Freizeit ist in Hongkong ein knappes Gut, dabei lieben die Jugendlichen hier genau wie bei uns, sich mit Freunden zu treffen, gemeinsam Essen oder Shoppen zu gehen oder sich einen Kinofilm anzusehen, Karaoke darf natürlich auch nicht fehlen. Und wir nutzen es, wo es geht. Viel unternehmen aber auch die Austauschüler miteinander, ob auf den von AFS organisierten Ausflügen oder selbständig. Besonders schön waren für mich der Besuch im Disneyland Hongkong, unser Bootsausflug und der einwöchige Chinatrip. Einmal die verbotene Stadt sehen und auf der chinesischen Mauer stehen, ebenso der Besuch einer echt chinesischen Kung-Fu –Schule, das waren ganz besondere Momente!
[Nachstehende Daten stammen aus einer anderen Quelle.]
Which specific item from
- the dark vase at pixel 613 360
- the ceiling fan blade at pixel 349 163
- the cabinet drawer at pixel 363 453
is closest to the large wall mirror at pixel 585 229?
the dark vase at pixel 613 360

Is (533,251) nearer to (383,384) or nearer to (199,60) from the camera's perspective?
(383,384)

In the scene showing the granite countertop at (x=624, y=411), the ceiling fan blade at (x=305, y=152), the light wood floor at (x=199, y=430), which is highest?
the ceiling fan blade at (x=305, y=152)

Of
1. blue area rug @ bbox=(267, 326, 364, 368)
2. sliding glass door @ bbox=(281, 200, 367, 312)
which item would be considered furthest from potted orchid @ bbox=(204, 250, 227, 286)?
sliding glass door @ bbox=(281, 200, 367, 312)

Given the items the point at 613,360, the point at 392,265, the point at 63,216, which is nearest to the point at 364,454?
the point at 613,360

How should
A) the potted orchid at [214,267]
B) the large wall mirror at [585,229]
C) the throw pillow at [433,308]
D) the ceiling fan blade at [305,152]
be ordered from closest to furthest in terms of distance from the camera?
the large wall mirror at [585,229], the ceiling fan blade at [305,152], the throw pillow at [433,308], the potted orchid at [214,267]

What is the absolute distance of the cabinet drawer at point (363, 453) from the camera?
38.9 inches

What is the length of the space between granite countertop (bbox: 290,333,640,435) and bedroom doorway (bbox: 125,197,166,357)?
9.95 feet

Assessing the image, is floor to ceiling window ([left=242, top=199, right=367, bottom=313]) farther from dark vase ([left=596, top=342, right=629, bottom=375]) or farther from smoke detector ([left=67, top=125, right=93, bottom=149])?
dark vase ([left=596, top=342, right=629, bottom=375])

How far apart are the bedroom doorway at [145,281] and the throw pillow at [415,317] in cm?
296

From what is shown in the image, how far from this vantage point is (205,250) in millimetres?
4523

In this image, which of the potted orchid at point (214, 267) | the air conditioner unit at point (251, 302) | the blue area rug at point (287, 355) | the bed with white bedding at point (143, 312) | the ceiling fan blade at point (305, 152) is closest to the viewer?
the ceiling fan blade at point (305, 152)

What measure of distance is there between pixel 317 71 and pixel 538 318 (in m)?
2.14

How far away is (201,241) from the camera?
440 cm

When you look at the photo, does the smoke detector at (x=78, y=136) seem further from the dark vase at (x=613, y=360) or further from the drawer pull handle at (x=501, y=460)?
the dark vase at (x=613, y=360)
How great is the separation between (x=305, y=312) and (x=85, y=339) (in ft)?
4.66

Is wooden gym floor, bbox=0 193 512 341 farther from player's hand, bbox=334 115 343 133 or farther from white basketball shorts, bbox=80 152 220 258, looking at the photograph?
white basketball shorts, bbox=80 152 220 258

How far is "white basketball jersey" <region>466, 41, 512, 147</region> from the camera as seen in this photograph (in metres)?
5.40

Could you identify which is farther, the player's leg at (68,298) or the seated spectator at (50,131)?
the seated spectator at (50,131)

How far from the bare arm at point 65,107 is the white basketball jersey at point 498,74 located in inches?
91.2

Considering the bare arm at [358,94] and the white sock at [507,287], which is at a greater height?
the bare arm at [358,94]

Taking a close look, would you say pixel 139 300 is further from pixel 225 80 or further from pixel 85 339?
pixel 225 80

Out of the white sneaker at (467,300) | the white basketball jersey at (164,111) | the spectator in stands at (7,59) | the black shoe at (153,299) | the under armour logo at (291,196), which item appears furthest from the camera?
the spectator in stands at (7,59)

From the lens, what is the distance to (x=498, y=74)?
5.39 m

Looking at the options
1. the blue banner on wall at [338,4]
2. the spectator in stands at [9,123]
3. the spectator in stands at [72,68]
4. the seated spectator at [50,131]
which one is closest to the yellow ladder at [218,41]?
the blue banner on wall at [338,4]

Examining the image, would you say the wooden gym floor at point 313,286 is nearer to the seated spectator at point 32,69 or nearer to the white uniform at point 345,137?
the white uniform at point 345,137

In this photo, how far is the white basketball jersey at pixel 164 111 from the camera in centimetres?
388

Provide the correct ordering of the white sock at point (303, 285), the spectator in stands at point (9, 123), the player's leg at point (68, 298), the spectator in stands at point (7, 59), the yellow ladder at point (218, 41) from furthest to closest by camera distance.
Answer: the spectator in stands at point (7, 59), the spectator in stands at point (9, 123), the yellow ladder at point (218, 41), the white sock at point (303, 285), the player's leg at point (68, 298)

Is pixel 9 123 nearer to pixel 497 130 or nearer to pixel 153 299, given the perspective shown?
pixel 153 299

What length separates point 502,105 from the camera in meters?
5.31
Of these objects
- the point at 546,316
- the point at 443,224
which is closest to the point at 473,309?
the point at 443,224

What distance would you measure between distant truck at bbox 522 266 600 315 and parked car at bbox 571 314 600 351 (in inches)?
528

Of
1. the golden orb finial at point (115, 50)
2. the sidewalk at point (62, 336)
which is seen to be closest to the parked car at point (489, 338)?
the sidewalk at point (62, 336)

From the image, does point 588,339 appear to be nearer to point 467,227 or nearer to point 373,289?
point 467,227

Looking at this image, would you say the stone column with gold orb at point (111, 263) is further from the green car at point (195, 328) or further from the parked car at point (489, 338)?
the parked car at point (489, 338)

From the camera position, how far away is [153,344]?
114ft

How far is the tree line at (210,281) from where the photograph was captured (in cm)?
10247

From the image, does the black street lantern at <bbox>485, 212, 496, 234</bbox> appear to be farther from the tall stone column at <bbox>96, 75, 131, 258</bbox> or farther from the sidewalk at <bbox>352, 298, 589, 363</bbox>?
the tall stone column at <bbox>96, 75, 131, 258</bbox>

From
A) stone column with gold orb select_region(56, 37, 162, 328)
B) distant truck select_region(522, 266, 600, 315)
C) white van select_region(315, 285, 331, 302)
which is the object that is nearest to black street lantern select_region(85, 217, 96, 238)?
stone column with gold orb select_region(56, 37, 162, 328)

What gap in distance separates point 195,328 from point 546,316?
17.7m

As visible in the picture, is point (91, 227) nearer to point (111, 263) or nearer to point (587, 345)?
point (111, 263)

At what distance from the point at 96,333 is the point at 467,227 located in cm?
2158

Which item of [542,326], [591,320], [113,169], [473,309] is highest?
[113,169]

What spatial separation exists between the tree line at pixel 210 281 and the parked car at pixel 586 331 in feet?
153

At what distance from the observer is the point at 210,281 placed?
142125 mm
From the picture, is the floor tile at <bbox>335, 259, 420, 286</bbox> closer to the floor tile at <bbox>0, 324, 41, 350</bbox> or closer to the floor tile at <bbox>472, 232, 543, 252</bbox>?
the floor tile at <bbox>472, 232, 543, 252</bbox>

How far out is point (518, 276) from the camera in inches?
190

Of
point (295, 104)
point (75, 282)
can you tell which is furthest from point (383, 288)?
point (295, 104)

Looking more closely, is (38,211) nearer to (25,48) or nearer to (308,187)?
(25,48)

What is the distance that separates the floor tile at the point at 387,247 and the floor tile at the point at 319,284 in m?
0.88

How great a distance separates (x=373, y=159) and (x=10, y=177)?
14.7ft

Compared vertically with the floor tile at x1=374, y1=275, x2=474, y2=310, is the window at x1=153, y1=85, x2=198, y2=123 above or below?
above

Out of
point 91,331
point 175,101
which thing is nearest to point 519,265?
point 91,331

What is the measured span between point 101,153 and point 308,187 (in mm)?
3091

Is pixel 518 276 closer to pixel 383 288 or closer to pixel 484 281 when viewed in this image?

Ein typisch chinesisches Fest, das Mid-Autumn Festival, durfte ich auch schon miterleben.

Eine Achterbahn der Gefühle

Mein Leben hier in Hongkong beinhaltet immer noch eine ständige Achterbahn der Gefühle. Im Großen und Ganzen bin ich glücklich hier leben zu dürfen, andererseits verspüre ich doch Heimweh, ich bin überwältigt von dieser schönen Stadt und bin traurig oft allein zu sein, ich lache mit meinen Freunden und vermisse meine Familie und Freunde zu Hause, ich bewundere die Freundlichkeit der Menschen und vermisse die Herzlichkeit, ich liebe das aufregende Neue und vermisse ausreichend Schlaf. Und ich freue mich auf die nächsten sechs Monate, freue mich weiter offen auf Fremde zugehen zu lernen, weitere Freundschaften zu schließen und zu vertiefen, die fremde Sprache besser zu lernen, erwachsener und selbständiger zu werden, mit dem einziehenden Alltag ein paar mehr Freiheiten zu erlangen, unglaublich viel Spaß zu haben und Erfahrungen zu sammeln. In diesem Sinne möchte ich mich auch bei der Postbank als meinen Stipendiengeber bedanken, die mir dieses Jahr mit ermöglicht hat. Vielen Dank!